- EXTRACT PROVIDED
────────────────
Reviewed-by: Francisco Jerez <currojerez@riseup.net>
Part-of: <https://gitlab.freedesktop.org/mesa/mesa/-/merge_requests/3278>
---
 src/intel/compiler/brw_eu.h               |   5 +-
 src/intel/compiler/brw_eu_defines.h       |   4 +-
 src/intel/compiler/brw_eu_emit.c          |  53 ++-----------
 src/intel/compiler/brw_fs_generator.cpp   |  20 ++---
 src/intel/compiler/brw_fs_nir.cpp         | 126 ++++++++++++++++++++----------
 src/intel/compiler/brw_vec4_generator.cpp |  12 +--
 src/intel/compiler/brw_vec4_nir.cpp       |   7 +-
 7 files changed, 118 insertions(+), 109 deletions(-)

diff --git a/src/intel/compiler/brw_eu.h b/src/intel/compiler/brw_eu.h
index 96c22ab..7ae17db 100644
--- a/src/intel/compiler/brw_eu.h
+++ b/src/intel/compiler/brw_eu.h
@@ -1148,12 +1148,13 @@ brw_untyped_surface_write(struct brw_codegen *p,
                           unsigned num_channels,
                           bool header_present);
 
-unsigned
+void
 brw_memory_fence(struct brw_codegen *p,
                  struct brw_reg dst,
                  struct brw_reg src,
                  enum opcode send_op,
-                 bool stall,
+                 enum brw_message_target sfid,
+                 bool commit_enable,
                  unsigned bti);
 
 void
diff --git a/src/intel/compiler/brw_eu_defines.h b/src/intel/compiler/brw_eu_defines.h
index 146d3b3..742e12c 100644
--- a/src/intel/compiler/brw_eu_defines.h
+++ b/src/intel/compiler/brw_eu_defines.h
@@ -454,8 +454,8 @@ enum opcode {
     * Memory fence messages.
     *
     * Source 0: Must be register g0, used as header.
-    * Source 1: Immediate bool to indicate whether or not we need to stall
-    *           until memory transactions prior to the fence are completed.
+    * Source 1: Immediate bool to indicate whether control is returned to the
+    *           thread only after the fence has been honored.
     * Source 2: Immediate byte indicating which memory to fence.  Zero means
     *           global memory; GEN7_BTI_SLM means SLM (for Gen11+ only).
────────────────
- INSTRUCTIONS
**1)** Reproduce everything in the Mesa compiler patch from "Reviewed-by: Francisco Jerez" down to "insertions(+), 109 deletions(-)", unchanged.
**2)** Pick up the Mesa compiler patch where it stops and write what comes next.
The items that follow come from a separate source, unrelated to the Mesa compiler patch.

- MATERIAL
────────────────
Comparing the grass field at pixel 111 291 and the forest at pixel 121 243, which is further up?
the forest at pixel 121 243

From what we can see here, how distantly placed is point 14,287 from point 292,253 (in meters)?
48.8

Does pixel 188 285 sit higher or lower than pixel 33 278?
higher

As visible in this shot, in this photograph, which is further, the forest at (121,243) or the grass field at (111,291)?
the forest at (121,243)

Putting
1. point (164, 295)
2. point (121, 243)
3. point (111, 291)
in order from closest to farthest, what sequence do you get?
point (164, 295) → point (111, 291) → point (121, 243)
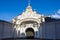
────────────────
- ANSWERS
**1)**
Reviewed-by: Francisco Jerez <currojerez@riseup.net>
Part-of: <https://gitlab.freedesktop.org/mesa/mesa/-/merge_requests/3278>
---
 src/intel/compiler/brw_eu.h               |   5 +-
 src/intel/compiler/brw_eu_defines.h       |   4 +-
 src/intel/compiler/brw_eu_emit.c          |  53 ++-----------
 src/intel/compiler/brw_fs_generator.cpp   |  20 ++---
 src/intel/compiler/brw_fs_nir.cpp         | 126 ++++++++++++++++++++----------
 src/intel/compiler/brw_vec4_generator.cpp |  12 +--
 src/intel/compiler/brw_vec4_nir.cpp       |   7 +-
 7 files changed, 118 insertions(+), 109 deletions(-)

**2)**
     *
diff --git a/src/intel/compiler/brw_eu_emit.c b/src/intel/compiler/brw_eu_emit.c
index 8786903..1204213 100644
--- a/src/intel/compiler/brw_eu_emit.c
+++ b/src/intel/compiler/brw_eu_emit.c
@@ -3145,68 +3145,29 @@ brw_set_memory_fence_message(struct brw_codegen *p,
    brw_inst_set_binding_table_index(devinfo, insn, bti);
 }
 
-unsigned
+void
 brw_memory_fence(struct brw_codegen *p,
                  struct brw_reg dst,
                  struct brw_reg src,
                  enum opcode send_op,
-                 bool stall,
+                 enum brw_message_target sfid,
+                 bool commit_enable,
                  unsigned bti)
 {
    const struct gen_device_info *devinfo = p->devinfo;
-   const bool commit_enable = stall ||
-      devinfo->gen >= 10 || /* HSD ES # 1404612949 */
-      (devinfo->gen == 7 && !devinfo->is_haswell);
-   struct brw_inst *insn;
 
-   unsigned fences = 0;
-
-   brw_push_insn_state(p);
-   brw_set_default_mask_control(p, BRW_MASK_DISABLE);
-   brw_set_default_exec_size(p, BRW_EXECUTE_1);
    dst = retype(vec1(dst), BRW_REGISTER_TYPE_UW);
    src = retype(vec1(src), BRW_REGISTER_TYPE_UD);
 
    /* Set dst as destination for dependency tracking, the MEMORY_FENCE
     * message doesn't write anything back.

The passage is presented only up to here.